==== Data shown

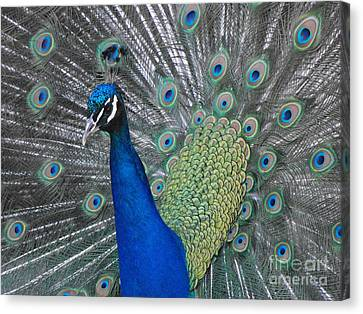 Peacock Canvas Print by Erick Schmidt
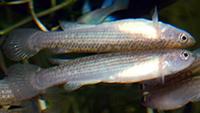 Anablepsoides holmiae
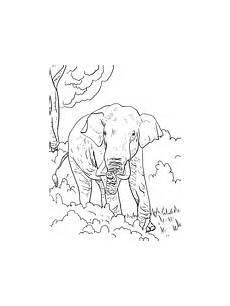 Ausmalbilder Indischer Elefant Ausmalbilder Elefanten Malvorlagen Kostenlos Zum Ausdrucken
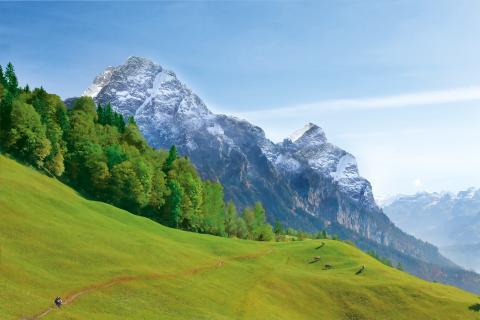 Castello Alps Selection - landscape
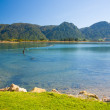 Collingwood New Zealand — Stock Photo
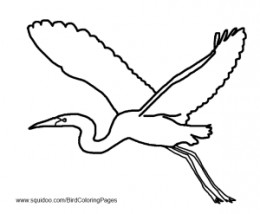 Heron / Egret Coloring Pages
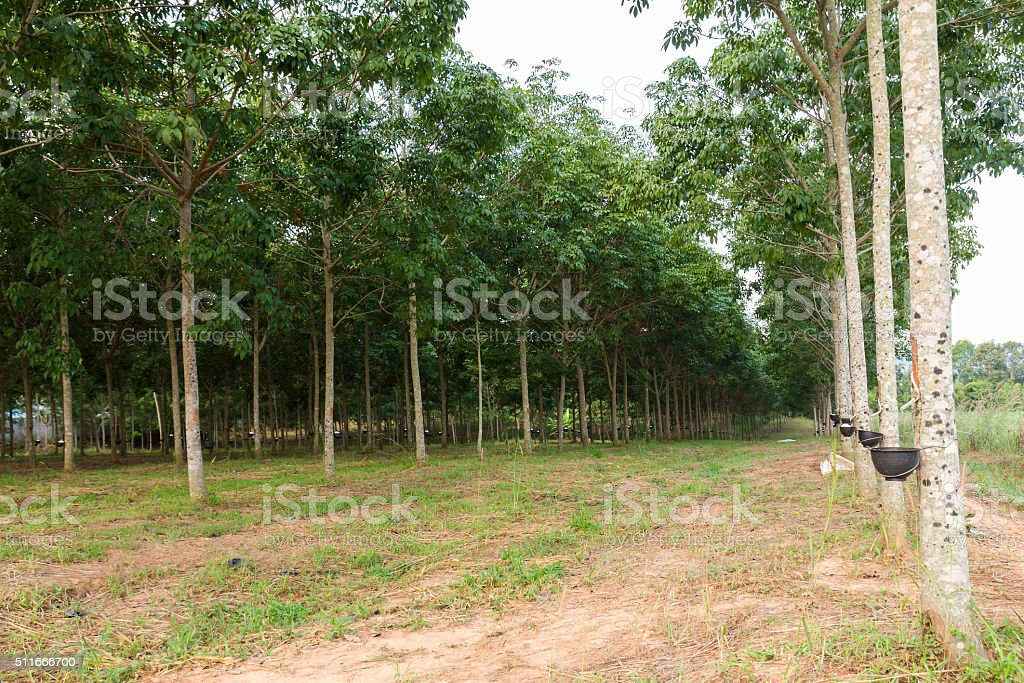 Tapping latex from Rubber tree plantation stock photo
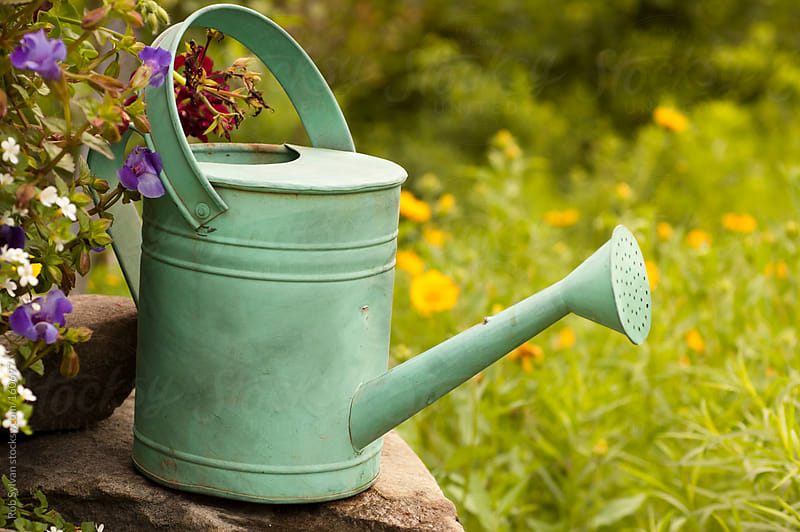 Watering Can by Rob Sylvan for Stocksy United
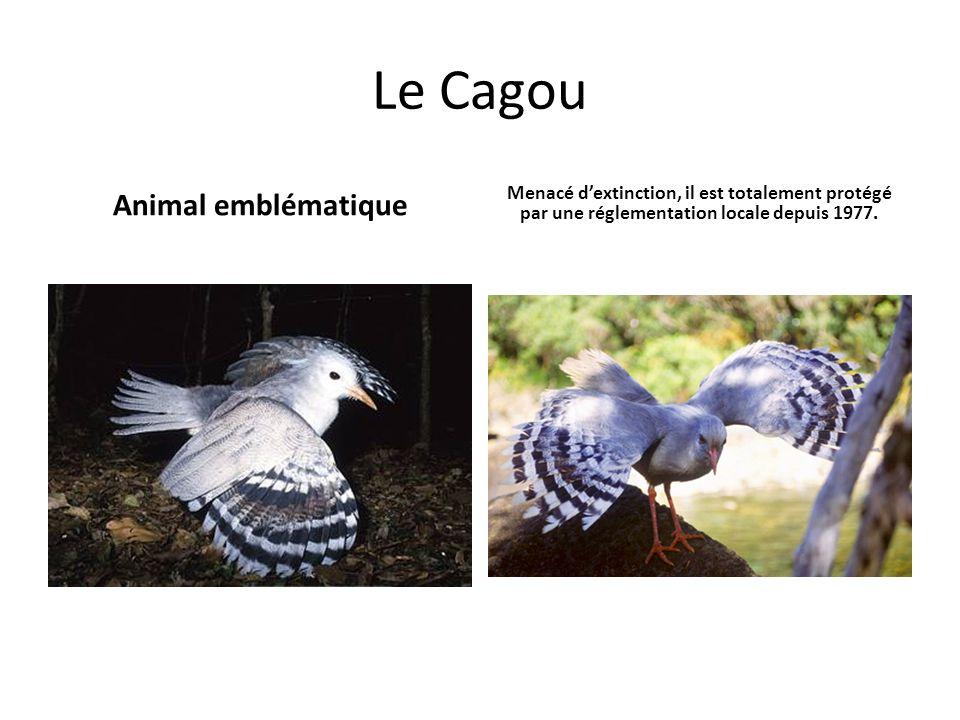 Le Cagou Animal emblématique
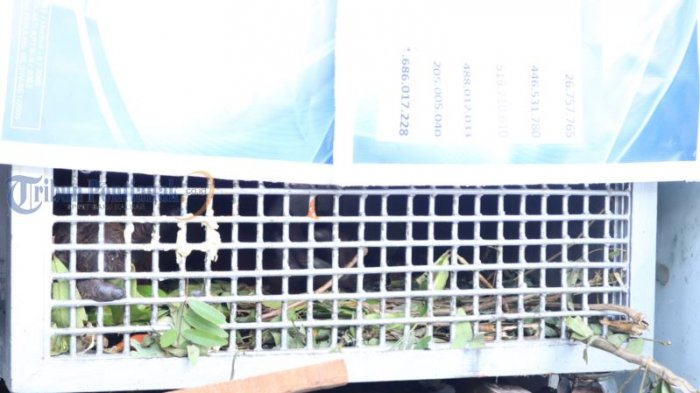 BKSDA Kalbar Amankan Orangutan di Wajok Hilir - orangutan_20180702_200336.jpg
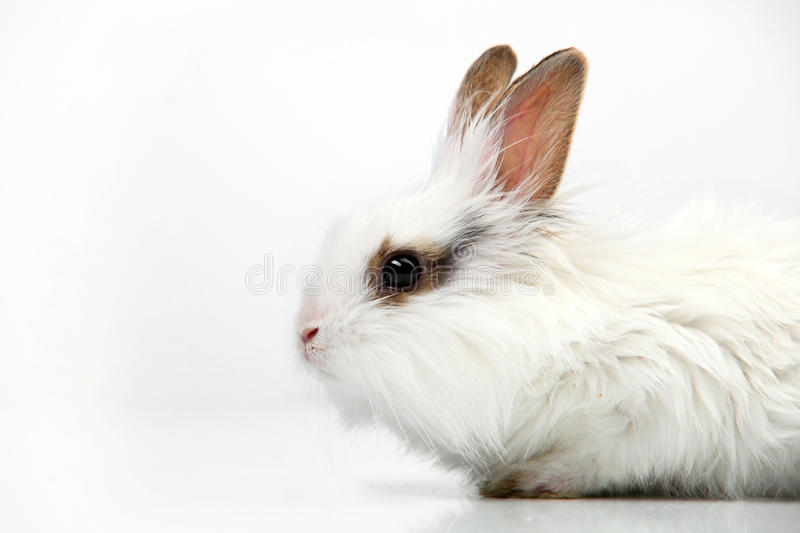 Download White Fancy Rabbit On White Background Stock Photo - Image: 14852328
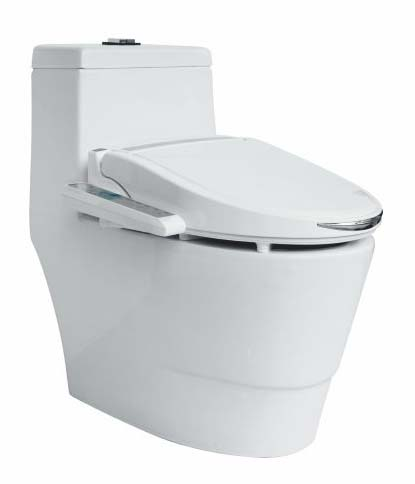 HB2100 Intelligent Electric Bidet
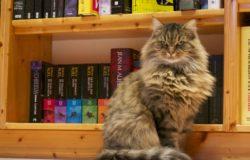 不要變成書店奧客——請「當下購買」!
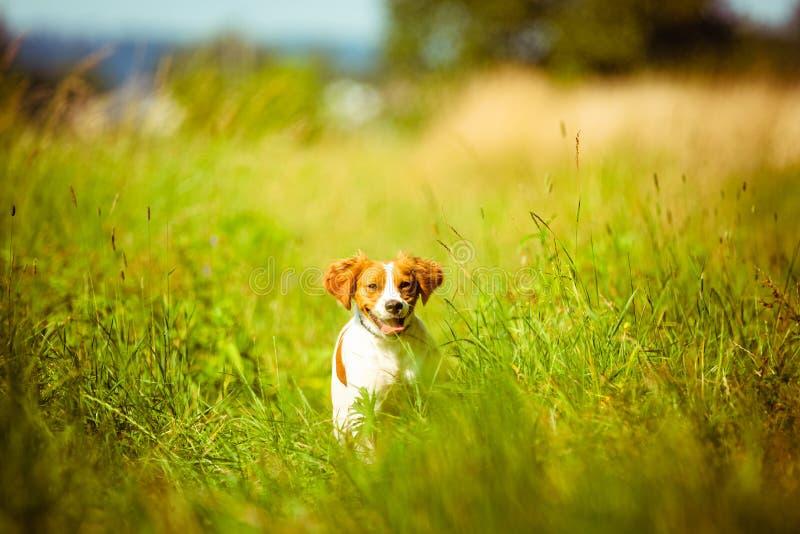 Bretońskiego spaniela szczeniaka żeński bieg w kierunku kamery fotografia stock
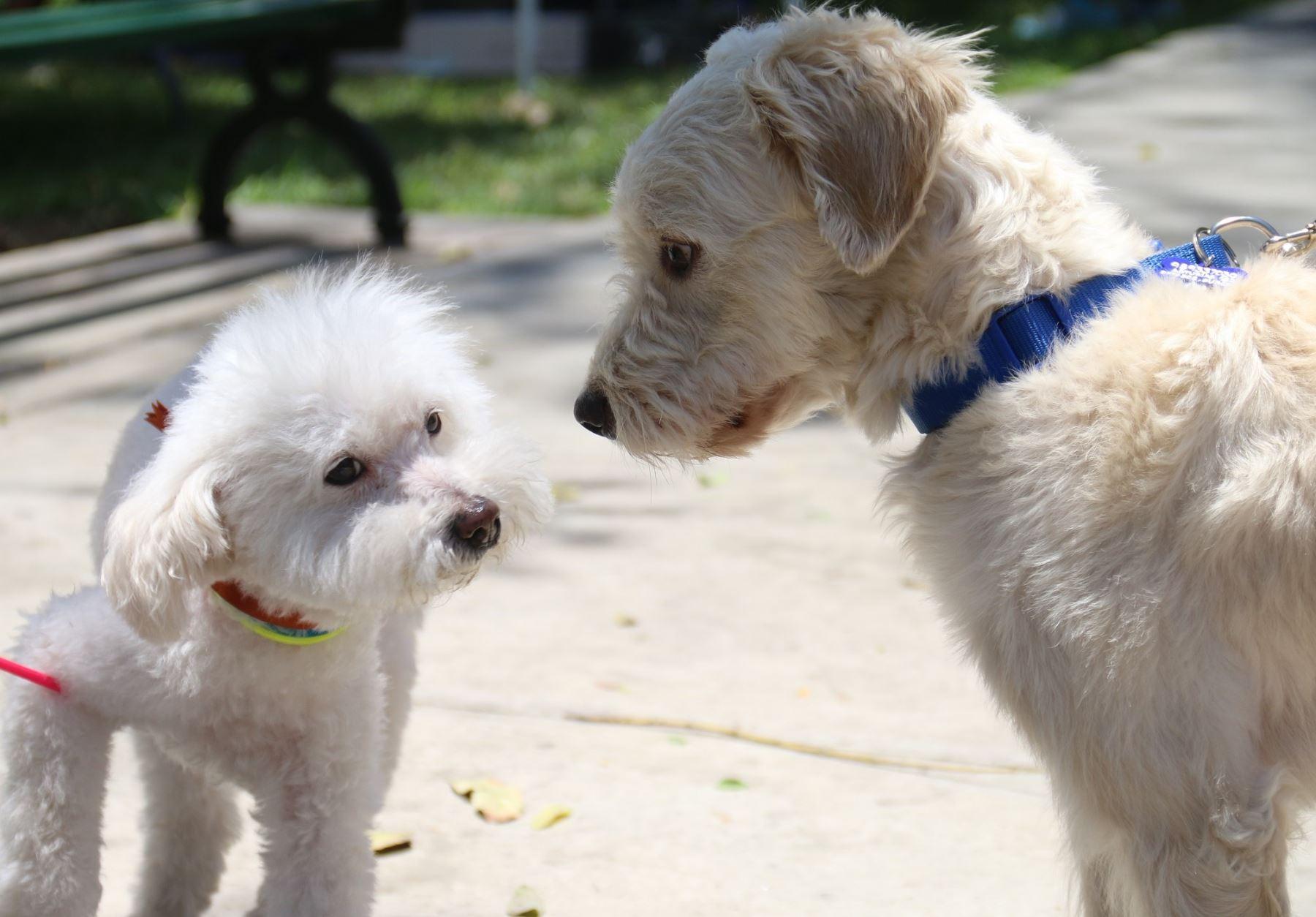 Mascotas ya no estarán desprotegidas en Miraflores. Foto:  ANDINA/Difusión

========

Work instruction:
Repeat only what lies between the start of the data and the end of the line containing "Watering Can by", exactly, with pictures left out.

Task answer:
 Peacock Canvas Print by Erick Schmidt
 Anablepsoides holmiae
 Ausmalbilder Indischer Elefant Ausmalbilder Elefanten Malvorlagen Kostenlos Zum Ausdrucken
 Castello Alps Selection - landscape
 Collingwood New Zealand — Stock Photo
 Heron / Egret Coloring Pages
 Tapping latex from Rubber tree plantation stock photo
 Watering Can by Rob Sylvan for Stocksy United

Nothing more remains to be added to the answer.